Kim has drawn attention for producing mysterious blue-toned canvases through finger painting, using his hands directly to apply pigment.

Following his participation as Korea’s representative artist in the 23rd São Paulo Biennale (October 5–December 8), he is also scheduled to hold a solo exhibition at Gallery Seomi in Cheongdam-dong, Gangnam, from October 17 to November 2—an auspicious overlap of events.

This year’s theme of the São Paulo Biennale, now firmly established as a major biennial of the so-called Third World, is “The Dematerialization of Art.” Sixty artists—one from each of sixty countries—will participate.

The International Division of the Korean Fine Arts Association, having been asked by the São Paulo Biennale Organizing Committee to recommend an artist, selected Kim on the grounds that his work most closely aligns with the biennale’s theme.
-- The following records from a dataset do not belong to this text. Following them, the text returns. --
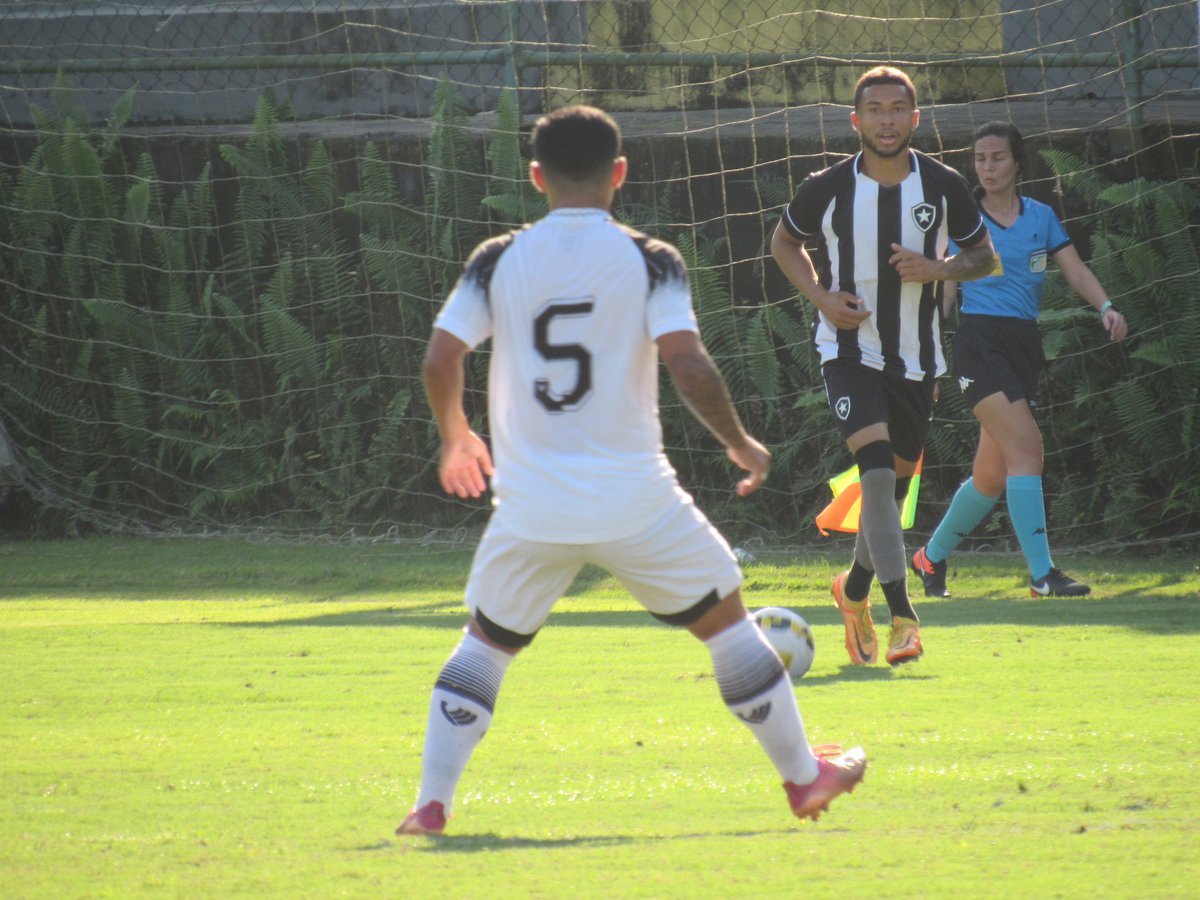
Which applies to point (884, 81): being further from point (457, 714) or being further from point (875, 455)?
point (457, 714)

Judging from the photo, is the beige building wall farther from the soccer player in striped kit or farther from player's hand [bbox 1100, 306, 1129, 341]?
the soccer player in striped kit

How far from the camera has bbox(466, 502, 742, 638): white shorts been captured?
12.2 feet

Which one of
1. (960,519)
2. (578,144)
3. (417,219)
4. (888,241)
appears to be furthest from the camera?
(417,219)

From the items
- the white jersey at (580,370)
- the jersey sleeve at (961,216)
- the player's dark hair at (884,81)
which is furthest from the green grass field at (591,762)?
the player's dark hair at (884,81)

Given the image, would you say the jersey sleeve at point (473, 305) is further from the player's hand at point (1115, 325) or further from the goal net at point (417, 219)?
the goal net at point (417, 219)

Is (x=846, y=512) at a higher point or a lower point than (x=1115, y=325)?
lower

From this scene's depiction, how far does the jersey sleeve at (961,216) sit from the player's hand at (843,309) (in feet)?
1.68

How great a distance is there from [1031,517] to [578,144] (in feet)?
16.7

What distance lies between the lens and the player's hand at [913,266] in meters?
6.34

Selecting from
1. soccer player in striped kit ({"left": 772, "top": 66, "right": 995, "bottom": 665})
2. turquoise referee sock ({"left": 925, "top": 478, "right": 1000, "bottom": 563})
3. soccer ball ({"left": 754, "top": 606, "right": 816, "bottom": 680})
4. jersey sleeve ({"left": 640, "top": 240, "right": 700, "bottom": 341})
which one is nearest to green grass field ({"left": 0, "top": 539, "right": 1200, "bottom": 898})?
soccer ball ({"left": 754, "top": 606, "right": 816, "bottom": 680})

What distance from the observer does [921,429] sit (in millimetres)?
6652

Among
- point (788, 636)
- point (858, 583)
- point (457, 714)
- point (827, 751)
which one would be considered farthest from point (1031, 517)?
point (457, 714)

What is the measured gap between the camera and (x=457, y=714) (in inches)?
152

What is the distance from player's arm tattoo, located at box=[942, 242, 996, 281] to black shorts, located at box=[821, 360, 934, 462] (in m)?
0.45
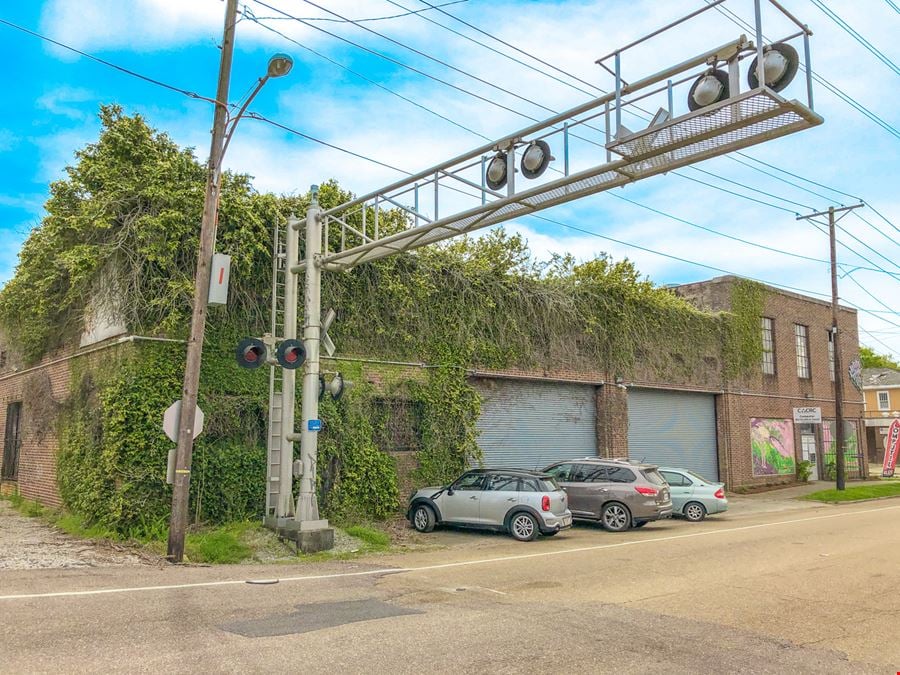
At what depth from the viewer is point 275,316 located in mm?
15070

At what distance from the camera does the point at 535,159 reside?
417 inches

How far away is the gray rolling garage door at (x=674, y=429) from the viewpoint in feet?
84.0

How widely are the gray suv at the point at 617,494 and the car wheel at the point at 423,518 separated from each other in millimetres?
3592

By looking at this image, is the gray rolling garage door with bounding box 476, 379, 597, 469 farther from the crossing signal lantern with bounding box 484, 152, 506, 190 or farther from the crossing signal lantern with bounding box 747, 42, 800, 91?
the crossing signal lantern with bounding box 747, 42, 800, 91

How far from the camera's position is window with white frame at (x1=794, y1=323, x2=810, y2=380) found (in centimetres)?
3384

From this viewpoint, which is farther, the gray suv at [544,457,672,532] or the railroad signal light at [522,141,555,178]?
the gray suv at [544,457,672,532]

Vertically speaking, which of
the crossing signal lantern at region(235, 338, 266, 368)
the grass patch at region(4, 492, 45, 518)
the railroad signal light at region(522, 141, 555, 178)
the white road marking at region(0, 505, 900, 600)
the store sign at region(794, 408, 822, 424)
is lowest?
the white road marking at region(0, 505, 900, 600)

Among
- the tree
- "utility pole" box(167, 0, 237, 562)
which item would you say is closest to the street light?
"utility pole" box(167, 0, 237, 562)

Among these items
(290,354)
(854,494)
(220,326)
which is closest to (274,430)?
(290,354)

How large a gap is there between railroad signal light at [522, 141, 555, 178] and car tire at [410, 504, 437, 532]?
8537 mm

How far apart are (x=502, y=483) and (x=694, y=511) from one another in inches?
277

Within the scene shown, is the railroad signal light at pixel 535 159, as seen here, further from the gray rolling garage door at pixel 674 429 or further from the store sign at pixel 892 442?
the store sign at pixel 892 442

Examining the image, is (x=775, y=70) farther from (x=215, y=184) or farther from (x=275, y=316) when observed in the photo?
(x=275, y=316)

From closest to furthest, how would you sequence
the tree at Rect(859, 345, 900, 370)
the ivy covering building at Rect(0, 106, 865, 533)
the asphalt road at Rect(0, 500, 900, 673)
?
the asphalt road at Rect(0, 500, 900, 673) → the ivy covering building at Rect(0, 106, 865, 533) → the tree at Rect(859, 345, 900, 370)
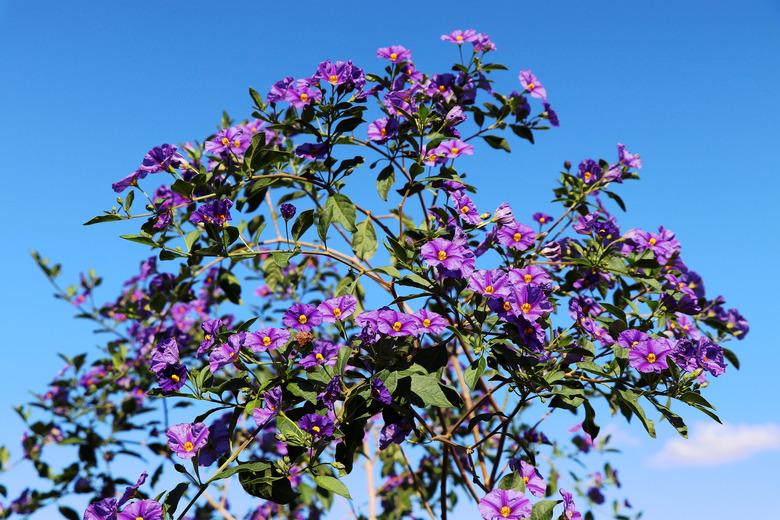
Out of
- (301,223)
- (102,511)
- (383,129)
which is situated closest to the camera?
(102,511)

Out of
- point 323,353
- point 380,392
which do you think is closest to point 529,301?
point 380,392

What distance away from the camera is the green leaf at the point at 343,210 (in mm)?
1923

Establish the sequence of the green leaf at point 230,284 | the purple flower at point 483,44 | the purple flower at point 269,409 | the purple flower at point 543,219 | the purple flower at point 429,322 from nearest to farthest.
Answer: the purple flower at point 269,409
the purple flower at point 429,322
the purple flower at point 483,44
the purple flower at point 543,219
the green leaf at point 230,284

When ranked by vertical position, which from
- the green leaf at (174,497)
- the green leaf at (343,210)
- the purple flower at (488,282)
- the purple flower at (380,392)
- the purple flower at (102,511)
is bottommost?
the purple flower at (102,511)

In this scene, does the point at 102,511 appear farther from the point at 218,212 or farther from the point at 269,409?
the point at 218,212

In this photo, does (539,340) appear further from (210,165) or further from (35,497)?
(35,497)

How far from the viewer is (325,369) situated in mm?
1654

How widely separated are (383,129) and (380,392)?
0.91 metres

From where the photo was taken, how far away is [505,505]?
1.69 m

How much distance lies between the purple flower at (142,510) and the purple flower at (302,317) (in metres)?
0.54

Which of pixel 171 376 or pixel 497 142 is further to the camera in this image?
pixel 497 142

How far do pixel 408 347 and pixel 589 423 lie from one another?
60 centimetres

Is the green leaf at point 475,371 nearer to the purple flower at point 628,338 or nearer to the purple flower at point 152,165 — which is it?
the purple flower at point 628,338

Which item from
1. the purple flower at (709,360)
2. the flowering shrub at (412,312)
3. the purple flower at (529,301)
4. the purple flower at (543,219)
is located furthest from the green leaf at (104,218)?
the purple flower at (709,360)
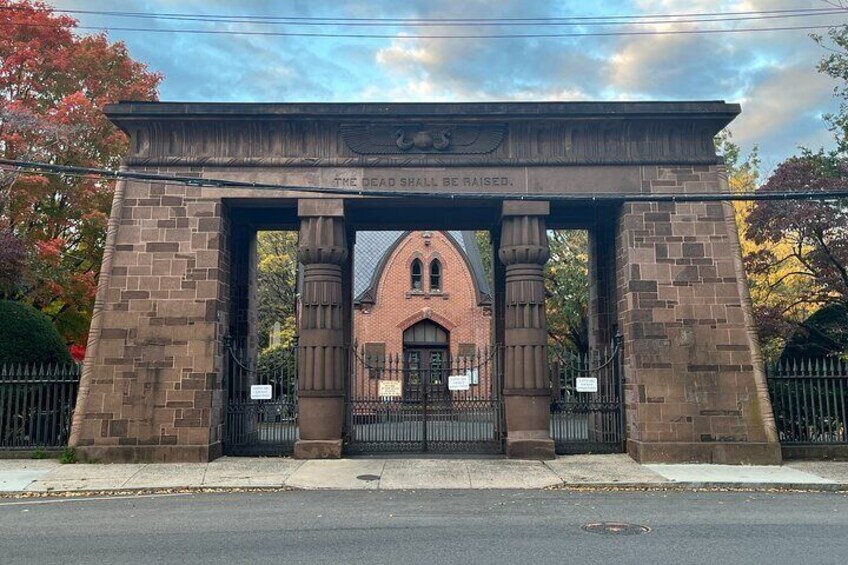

“Perhaps it can be seen as a reflection on the way contemporary art today rushes toward installation and advanced media merely as methodology. Dematerialization, in other words, may be interpreted as a recovery of spirituality.”

The nine works he has already shipped by sea for the exhibition are large-scale paintings (approximately 200-ho in size) from his ongoing ‘Strange Tongue’ series, numbered 9651–9659. The numbers indicate the year of production and the individual work number.

The phrase “Strange Tongue,” which has become a key title in his recent practice, refers to the arbitrariness and limitations of language (form) in painting. It signals a problematization of the linguistic and descriptive mode of utterance within the pictorial field.

“I want to show that what cannot be contained in words must remain in silence—that beyond the limits of language, something certainly exists. And I wish to reveal the paradoxical will to express that ‘something’ in whatever form possible.”

His works, filled edge to edge with rough or delicate lines produced through the repeated act of applying blue acrylic paint and covering it with white, evoke the yin-yang philosophy of East Asia through the opposing gestures of painting and erasing.

As the production process itself suggests, the element of improvisation is so strong that even the artist cannot predict how the work will ultimately be completed.

At a time when the opening of the domestic art market next year has made the cultivation of young artists an urgent task, Kim—regarded as a solid and promising talent—graduated from Seoul National University’s College of Fine Arts and its graduate program before pursuing further study at the graduate school of fine arts at California State University in the United States.

He has held ten solo exhibitions at venues including Total Museum of Contemporary Art, Gallery Nine, Gallery Migun, Suh Gallery, and the Fine Art Gallery in Los Angeles. In 1993, he received the Total Art Award.